**Excerpt to read:**

===============

Preparation of inverted membrane vesicles
Inverted membrane vesicles were prepared as described previously (Altendorf and Staehelin 1974). Briefly, cells grown in 150 mL of l-broth at 37°C overnight were diluted with 1.35 L of fresh medium and the mixture was incubated on a Bio-shaker BR-300LF (TAITEC Co., Koshigaya, Japan) shaking at 100 reciprocals per minute until the A660 reached 1.0. Cells were collected by centrifugation at 8900g for 10 min at 4°C and washed twice with a solution containing 50 mmol/L potassium phosphate and 5 mmol/L MgSO4 (pH 7.0). The cells were suspended in a solution containing 50 mmol/L potassium phosphate, 5 mmol/L MgCl2, 1 mmol/L dithiothreitol (DTT), and 20% glycerol (v/v) (pH 7.0) and passed through a French pressure cell (AVESTIN, Ottawa, Canada) at 82.8 MPa. Unbroken cells and large cell debris were removed by centrifugation at 39,000g for 20 min at 4°C. Next, the supernatant fraction was centrifuged (Beckman XL-90, Brea, CA, USA) at 231,000g for 1.5 h at 4°C to collect the inverted membrane vesicles. Pellets were resuspended in the same solution adjusting the protein concentration to 25 mg mL−1, divided into small aliquots, quickly frozen with liquid nitrogen, and then kept at −80°C until use. For the preparation of l-alanine-loaded inverted vesicles, cells were washed twice with a solution containing 50 mmol/L potassium phosphate, 5 mmol/L MgSO4, and 200 mmol/L l-alanine (pH 7.0) and then suspended in a solution containing 50 mmol/L potassium phosphate, 5 mmol/L MgCl2, 1 mmol/L DTT, 20% glycerol (v/v), and 200 mmol/L l-alanine (pH 7.0). The suspension was subjected to the French pressure cell treatment as described above.
Uptake assay with inverted membrane vesicles
Uptake of [3H]l-alanine into inverted membrane vesicles was carried out as follows. After incubation of 20 μL (0.5 mg protein equivalent) of the membrane vesicles for 2 min in a 25°C water bath, the reaction was initiated by adding 80 μL of a solution containing [3H]l-alanine with or without 3.15 mmol/L NADH in 50 mmol/L potassium phosphate and 5 mmol/L MgSO4 (pH 7.0). An aliquot of the mixture was filtered through a 0.22 μm-pore size membrane filter (Millipore Co., Billerica, MA, USA) at the indicated time intervals, and washed twice with 3 mL of the same buffer. Next, the membrane filters were immersed in 6 mL of the scintillant Filter-Count (PerkinElmer) and the radioactivity was counted after 24 h using a liquid scintillation counter SLC-5001 (Hitach Aloka Medical, Mitaka, Japan).

===============

**Supplied data:**
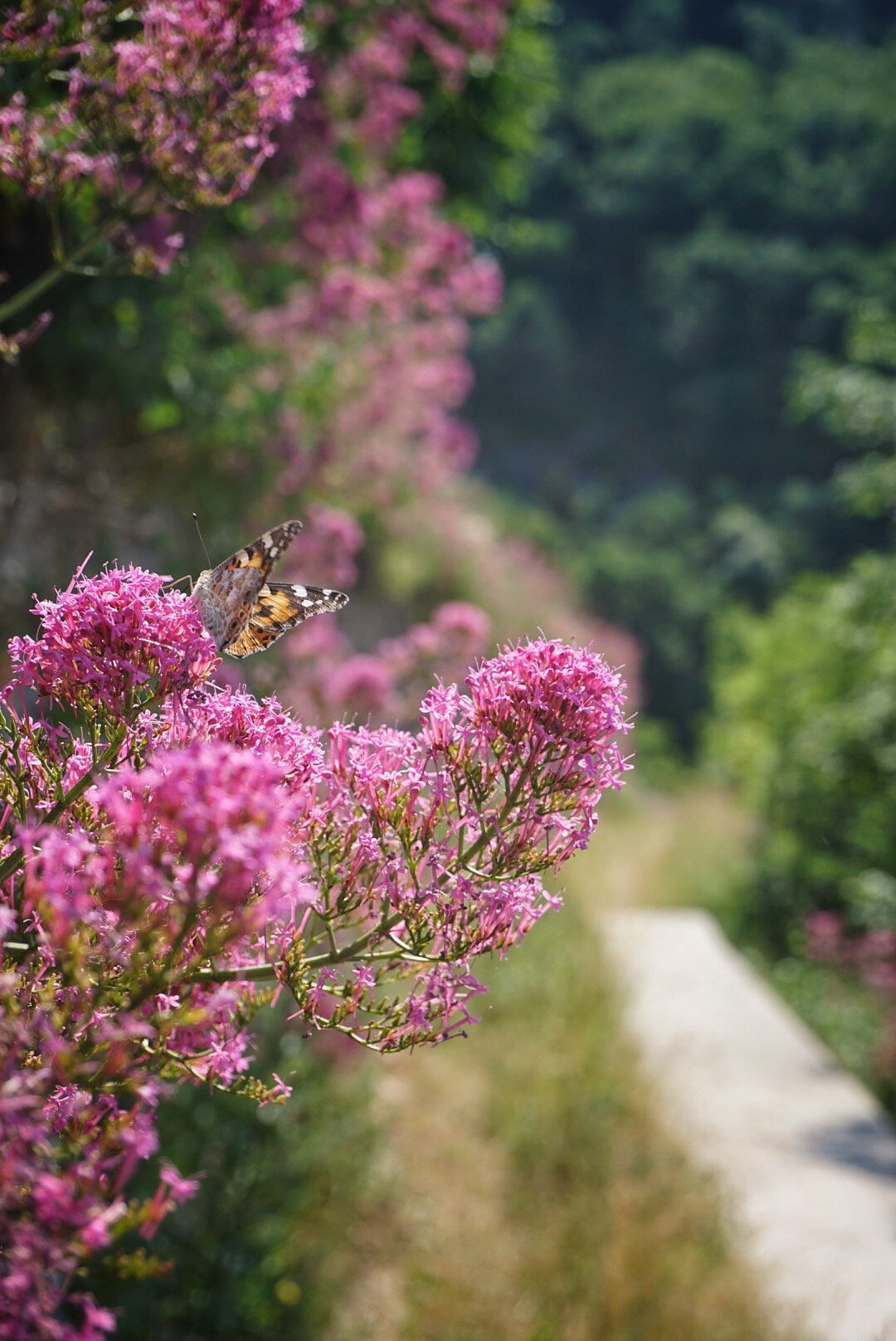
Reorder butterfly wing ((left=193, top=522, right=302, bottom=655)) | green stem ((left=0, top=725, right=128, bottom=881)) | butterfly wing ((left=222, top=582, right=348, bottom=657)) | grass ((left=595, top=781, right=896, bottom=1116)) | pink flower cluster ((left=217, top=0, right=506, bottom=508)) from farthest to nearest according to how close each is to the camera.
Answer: grass ((left=595, top=781, right=896, bottom=1116)), pink flower cluster ((left=217, top=0, right=506, bottom=508)), butterfly wing ((left=222, top=582, right=348, bottom=657)), butterfly wing ((left=193, top=522, right=302, bottom=655)), green stem ((left=0, top=725, right=128, bottom=881))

===============

**Apply what you read:**
A. In the membrane vesicle methods text, what centrifugation speed and duration were used to collect the inverted membrane vesicles from the supernatant fraction?
B. Write a continuation of the membrane vesicle methods text that starts right after its final sentence.

**Activity answers:**
A. 231,000g for 1.5 h at 4°C

B.
Effect of CCCP and DCCD on l-alanine accumulation in inverted membrane vesicles
The 200 mmol/L l-alanine-loaded inverted vesicles (0.5 mg protein equivalent in 20 μL) were preincubated at 25°C for 100 sec, then 2 μL of 125 mmol/L NADH was added and the vesicles were incubated for an additional 20 sec at 25°C. The reaction was initiated by adding a solution containing 50 mmol/L potassium phosphate (pH 7.0), 5 mmol/L MgSO4 and carbonyl cyanide m-chlorophenylhydrazone (CCCP, final 20 μmol/L) or dicyclohexylcarbodiimide (DCCD, final 50 μmol/L), and [3H]l-alanine (38 Ci mmol−1, Moravek Biochemical, Brea, CA, USA; final, 0.54 μmol/L). After incubation for 5 min at 25°C, an aliquot of the reaction mixture was filtered and washed as described above with prewarmed buffer (50 mmol/L potassium phosphate (pH 7.0) and 5 mmol/L MgSO4). Radioactivity was measured as described above. A net AlaE-dependent [3H]l-alanine accumulation in the vesicles was obtained by subtracting the accumulation in the vesicles prepared from alaE-deficient cells from that obtained using alaE-overexpressing cells.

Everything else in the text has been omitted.